By the way, I don't mind the Hannah B thing, actually like it just fine. I will answer to most anything!
Didn't end up going to look at the acerage yesterday - fellow called and said it was his daughter's Bday, and they didn't want to have anyone come to look that day. I was relieved, have to work at maybe being more open to a move if it makes hubby happy. I am just the type to get too emotionally attached to a house and can't see leaving it - although each time we've moved I've grown to love the new house. Just the way I am, as my hubby says, I just don't like change.
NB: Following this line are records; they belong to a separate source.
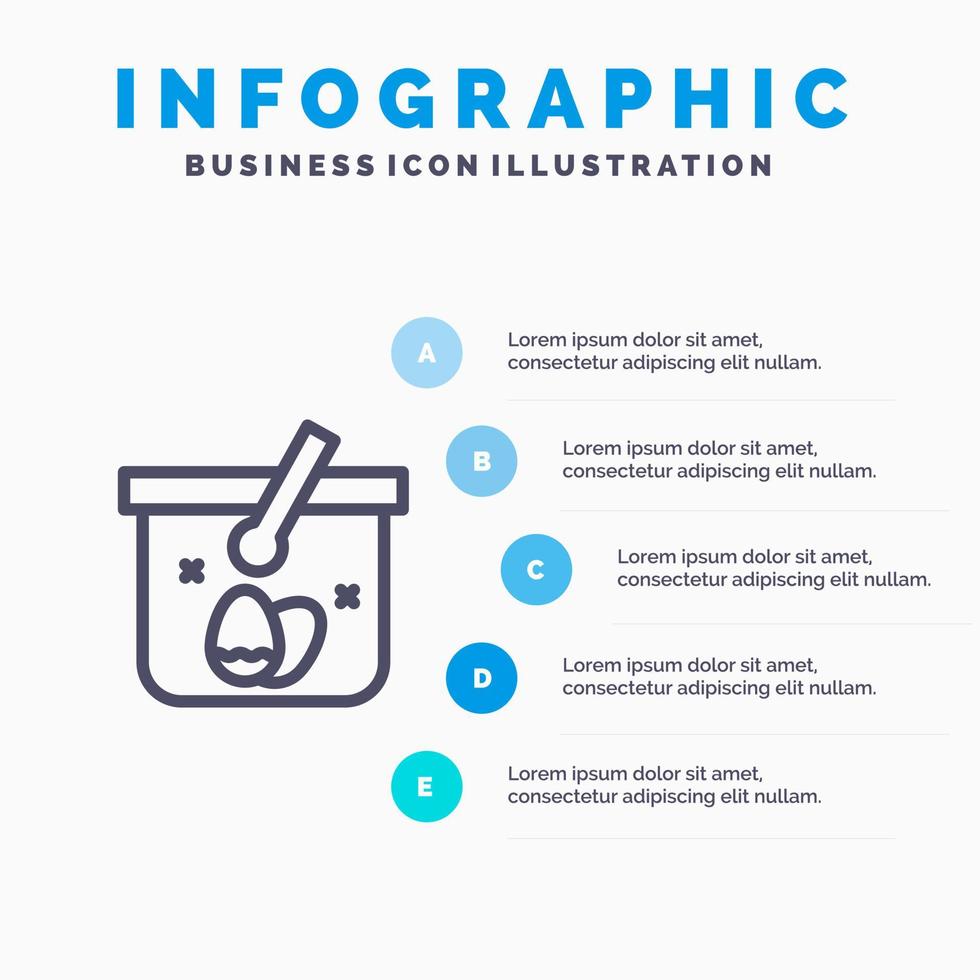 INFOGRAPHIC
BUSINESS ICON ILLUSTRATION

A
Lorem ipsum dolor sit amet, consectetur adipiscing elit nullam.

B
Lorem ipsum dolor sit amet, consectetur adipiscing elit nullam.

C
Lorem ipsum dolor sit amet, consectetur adipiscing elit nullam.

D
Lorem ipsum dolor sit amet, consectetur adipiscing elit nullam.

E
Lorem ipsum dolor sit amet, consectetur adipiscing elit nullam.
Rob - Some real relavations come to light when you have quit drinking, as you say. We tend to think it will solve all the problems in our life. It doesn't, and as you said "Where's the wonderfull?" I guess the wonderful is that we are now sober, it's not eating away at us anymore that we have to do something about this, and we feel better about ourselves. I think that in turn makes our day to day life easier to handle, but yes, it does take some adjusting to. I think my own biggest challenge is that my hubby is so uptight there days, if I could only find a way to get him relaxed it would be a piece of cake. He used to relax when we drank our wine at night, now he doesn't have that outlet. I also realize that there is only so much I can do about this, essentially it is his mindset and he had to look at seeing the blessings in life more than the curses. Easy for me to say, tho.
Hi to Arial, Cindi, and anyone else to follow. Have a great AF Sunday!